++++ Document text ++++

Venezuela’s Chavez will run for re-election in 2012

CARACAS,  (Reuters) – Venezuelan President Hugo  Chavez will seek another six-year term in an election next year  despite recent surgery to remove a cancerous tumor, he told a  state newspaper in an interview published late yesterday.
News that the 56-year-old socialist leader underwent an  operation last month in Havana to remove a baseball-sized tumor  has called into question his long-term health and his fitness  to continue governing the OPEC nation of 29 million people.
“I have medical reasons, scientific reasons, human reasons,  reasons of love and political reasons to keep myself at the  front of the government and the candidacy with more force than  before,” Chavez told the Correo del Orinoco newspaper.
“On a personal level, I tell you I have never thought for  even an instant of retiring from the presidency.”
Chavez returned to South America’s biggest oil exporter on  Saturday a week after leaving for chemotherapy in Cuba, saying  no malignant cells had been found and that he was arriving home  in better health than when he left.

++++ Data for review ++++

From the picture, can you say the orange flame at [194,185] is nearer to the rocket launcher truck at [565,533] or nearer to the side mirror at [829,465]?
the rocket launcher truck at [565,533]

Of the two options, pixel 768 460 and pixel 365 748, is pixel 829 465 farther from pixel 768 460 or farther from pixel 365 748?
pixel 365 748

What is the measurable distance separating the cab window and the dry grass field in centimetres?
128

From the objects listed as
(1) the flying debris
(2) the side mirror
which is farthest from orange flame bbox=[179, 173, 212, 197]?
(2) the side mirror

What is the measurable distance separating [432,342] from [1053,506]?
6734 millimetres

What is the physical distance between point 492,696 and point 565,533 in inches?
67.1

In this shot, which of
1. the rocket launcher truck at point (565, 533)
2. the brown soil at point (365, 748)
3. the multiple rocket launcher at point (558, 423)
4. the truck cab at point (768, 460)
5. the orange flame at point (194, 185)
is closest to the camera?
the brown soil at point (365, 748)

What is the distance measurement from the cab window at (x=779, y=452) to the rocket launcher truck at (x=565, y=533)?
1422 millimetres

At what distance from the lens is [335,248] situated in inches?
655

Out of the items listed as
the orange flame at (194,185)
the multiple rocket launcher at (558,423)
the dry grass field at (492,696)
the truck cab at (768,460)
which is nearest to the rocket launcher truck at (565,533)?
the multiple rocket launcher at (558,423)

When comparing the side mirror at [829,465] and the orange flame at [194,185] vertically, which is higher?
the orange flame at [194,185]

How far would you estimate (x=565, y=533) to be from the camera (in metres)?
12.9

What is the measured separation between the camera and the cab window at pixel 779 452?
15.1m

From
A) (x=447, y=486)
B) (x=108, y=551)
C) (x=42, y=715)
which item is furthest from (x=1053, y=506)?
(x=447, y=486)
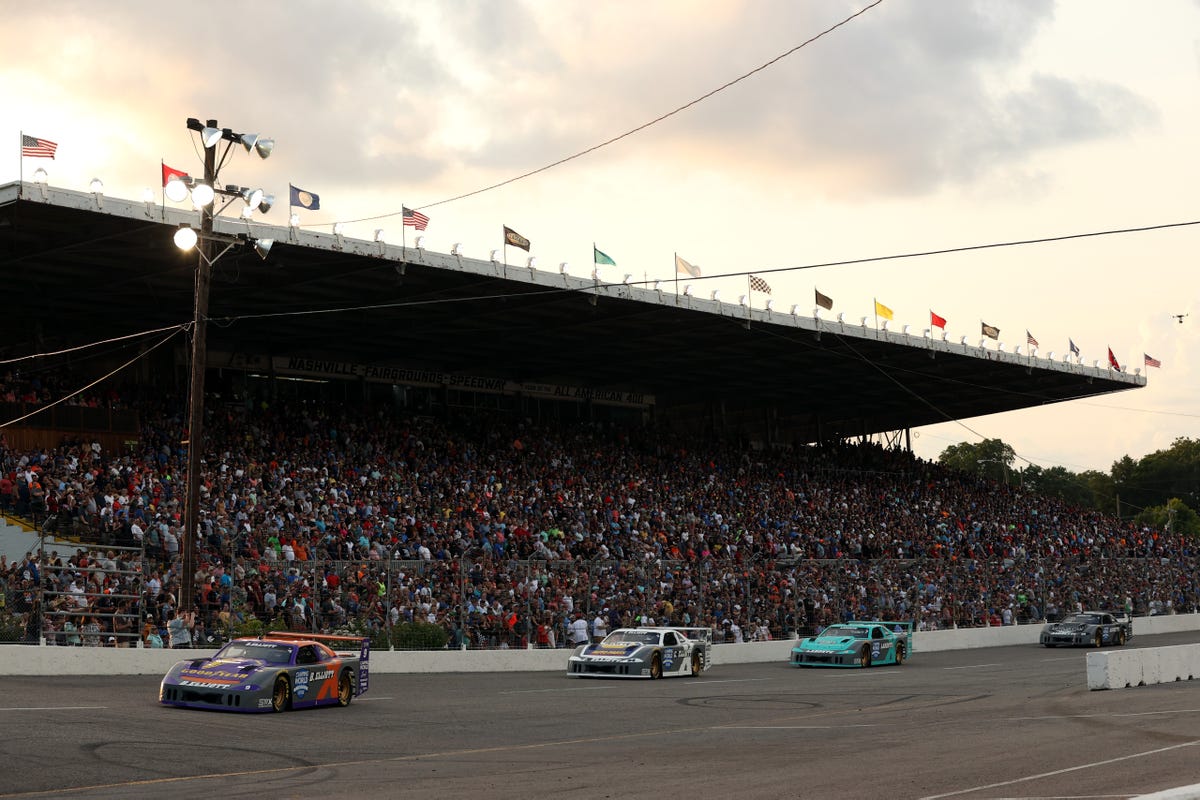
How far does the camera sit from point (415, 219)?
35.2 m

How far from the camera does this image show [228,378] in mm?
46812

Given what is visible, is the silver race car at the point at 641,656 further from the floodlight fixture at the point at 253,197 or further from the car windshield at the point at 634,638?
the floodlight fixture at the point at 253,197

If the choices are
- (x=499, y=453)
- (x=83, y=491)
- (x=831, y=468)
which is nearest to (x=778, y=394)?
(x=831, y=468)

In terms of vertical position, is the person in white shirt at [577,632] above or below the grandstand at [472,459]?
below

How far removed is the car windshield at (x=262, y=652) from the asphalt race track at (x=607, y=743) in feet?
2.85

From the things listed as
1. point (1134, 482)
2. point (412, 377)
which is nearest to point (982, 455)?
point (1134, 482)

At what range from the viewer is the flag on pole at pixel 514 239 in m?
37.3

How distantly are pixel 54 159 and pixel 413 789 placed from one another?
21909 millimetres

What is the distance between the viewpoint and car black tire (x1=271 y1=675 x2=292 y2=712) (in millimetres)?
18594

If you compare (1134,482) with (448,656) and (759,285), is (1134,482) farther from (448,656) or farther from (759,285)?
(448,656)

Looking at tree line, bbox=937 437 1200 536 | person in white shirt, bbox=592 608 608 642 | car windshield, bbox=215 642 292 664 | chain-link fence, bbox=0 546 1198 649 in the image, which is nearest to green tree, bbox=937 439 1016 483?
tree line, bbox=937 437 1200 536

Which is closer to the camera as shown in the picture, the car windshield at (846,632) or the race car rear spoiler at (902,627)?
the car windshield at (846,632)

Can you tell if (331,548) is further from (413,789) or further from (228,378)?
(413,789)

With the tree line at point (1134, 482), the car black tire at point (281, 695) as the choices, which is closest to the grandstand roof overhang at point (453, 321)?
the car black tire at point (281, 695)
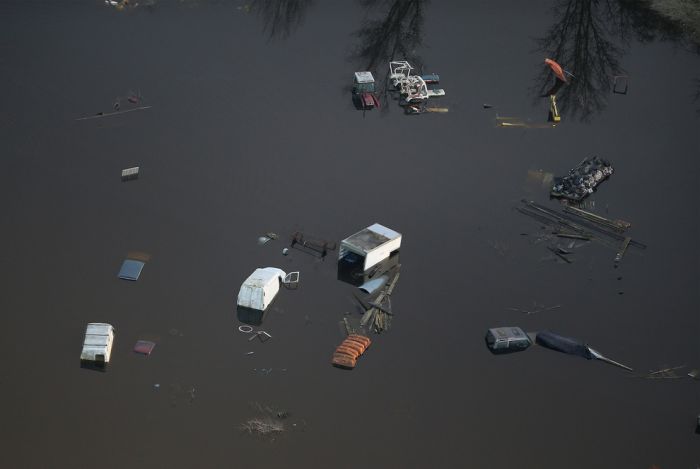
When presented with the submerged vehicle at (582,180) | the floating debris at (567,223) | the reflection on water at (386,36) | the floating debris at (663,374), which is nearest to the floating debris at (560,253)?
the floating debris at (567,223)

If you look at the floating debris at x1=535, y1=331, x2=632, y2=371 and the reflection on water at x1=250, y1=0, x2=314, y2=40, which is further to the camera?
the reflection on water at x1=250, y1=0, x2=314, y2=40

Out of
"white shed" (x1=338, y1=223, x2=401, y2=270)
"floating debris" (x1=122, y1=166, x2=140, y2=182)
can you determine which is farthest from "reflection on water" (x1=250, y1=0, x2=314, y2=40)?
"white shed" (x1=338, y1=223, x2=401, y2=270)

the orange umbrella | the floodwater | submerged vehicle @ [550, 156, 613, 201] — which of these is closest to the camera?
the floodwater

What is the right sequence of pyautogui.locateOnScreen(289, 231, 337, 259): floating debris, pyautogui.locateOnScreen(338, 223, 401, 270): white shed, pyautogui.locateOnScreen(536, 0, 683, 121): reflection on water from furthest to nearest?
pyautogui.locateOnScreen(536, 0, 683, 121): reflection on water
pyautogui.locateOnScreen(289, 231, 337, 259): floating debris
pyautogui.locateOnScreen(338, 223, 401, 270): white shed

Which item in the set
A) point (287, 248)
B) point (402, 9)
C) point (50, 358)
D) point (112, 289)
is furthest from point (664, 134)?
point (50, 358)

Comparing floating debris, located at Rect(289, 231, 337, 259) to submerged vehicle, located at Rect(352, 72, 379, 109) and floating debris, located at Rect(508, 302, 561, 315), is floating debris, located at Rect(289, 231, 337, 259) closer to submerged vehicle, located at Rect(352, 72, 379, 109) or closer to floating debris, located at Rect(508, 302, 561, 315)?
floating debris, located at Rect(508, 302, 561, 315)

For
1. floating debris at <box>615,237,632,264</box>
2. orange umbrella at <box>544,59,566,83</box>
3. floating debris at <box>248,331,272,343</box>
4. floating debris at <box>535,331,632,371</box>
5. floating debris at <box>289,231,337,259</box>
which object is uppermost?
orange umbrella at <box>544,59,566,83</box>
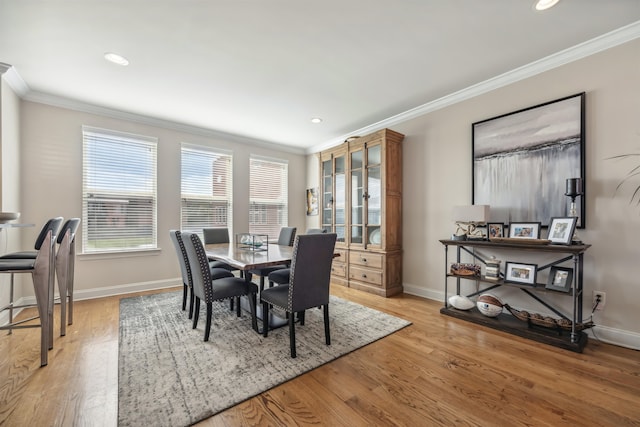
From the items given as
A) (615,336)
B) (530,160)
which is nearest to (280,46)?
(530,160)

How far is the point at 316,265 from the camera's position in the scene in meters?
2.13

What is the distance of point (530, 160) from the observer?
268 centimetres

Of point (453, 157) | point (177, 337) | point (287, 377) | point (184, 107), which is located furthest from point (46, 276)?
point (453, 157)

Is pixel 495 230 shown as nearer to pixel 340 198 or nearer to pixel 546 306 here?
pixel 546 306

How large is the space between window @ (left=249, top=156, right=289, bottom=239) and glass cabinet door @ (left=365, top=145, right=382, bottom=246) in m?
2.08

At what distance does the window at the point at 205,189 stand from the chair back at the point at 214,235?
1.93 ft

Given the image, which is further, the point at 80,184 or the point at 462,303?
the point at 80,184

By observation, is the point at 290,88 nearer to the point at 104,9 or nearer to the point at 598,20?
the point at 104,9

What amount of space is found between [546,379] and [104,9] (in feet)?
13.1

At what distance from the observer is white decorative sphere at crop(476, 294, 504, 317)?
2635 millimetres

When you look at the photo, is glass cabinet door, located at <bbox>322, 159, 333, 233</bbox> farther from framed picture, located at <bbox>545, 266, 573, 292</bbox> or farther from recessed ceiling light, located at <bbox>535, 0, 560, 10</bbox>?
recessed ceiling light, located at <bbox>535, 0, 560, 10</bbox>

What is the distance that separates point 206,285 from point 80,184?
8.65 feet

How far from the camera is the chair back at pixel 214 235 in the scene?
387cm

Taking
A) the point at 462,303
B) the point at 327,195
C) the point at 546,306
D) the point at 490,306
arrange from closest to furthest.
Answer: the point at 546,306 → the point at 490,306 → the point at 462,303 → the point at 327,195
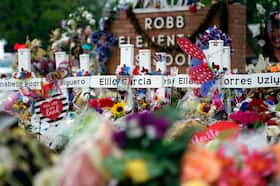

++++

### Apply what you read
(1) From the Chavez news report, pull out the passage from "CARACAS,  (Reuters) –" up to and including "published late yesterday.".
(2) Write the next part of the Chavez news report, picking up after its final sentence.
This data has nothing to do with the Chavez news report.

### Outputs in order
(1)
CARACAS,  (Reuters) – Venezuelan President Hugo  Chavez will seek another six-year term in an election next year  despite recent surgery to remove a cancerous tumor, he told a  state newspaper in an interview published late yesterday.

(2)
“They checked organ by organ, taking tests to see if there  had been metastasis, and they didn’t find anything. The tumor  was encapsulated,” he told the newspaper, which splashed  “Chavez to be candidate in 2012” across its front page.
A former soldier whose workaholic leadership style and  folksy charisma have helped him win numerous votes, Chavez is  visibly weakened as he plans his re-election campaign for a  poll scheduled to be held in December 2012.
During a tumultuous 12 years in power, he has become one of  the world’s most polarizing and recognizable leaders,  frequently lambasting the United States while nationalizing  large parts of his country’s economy.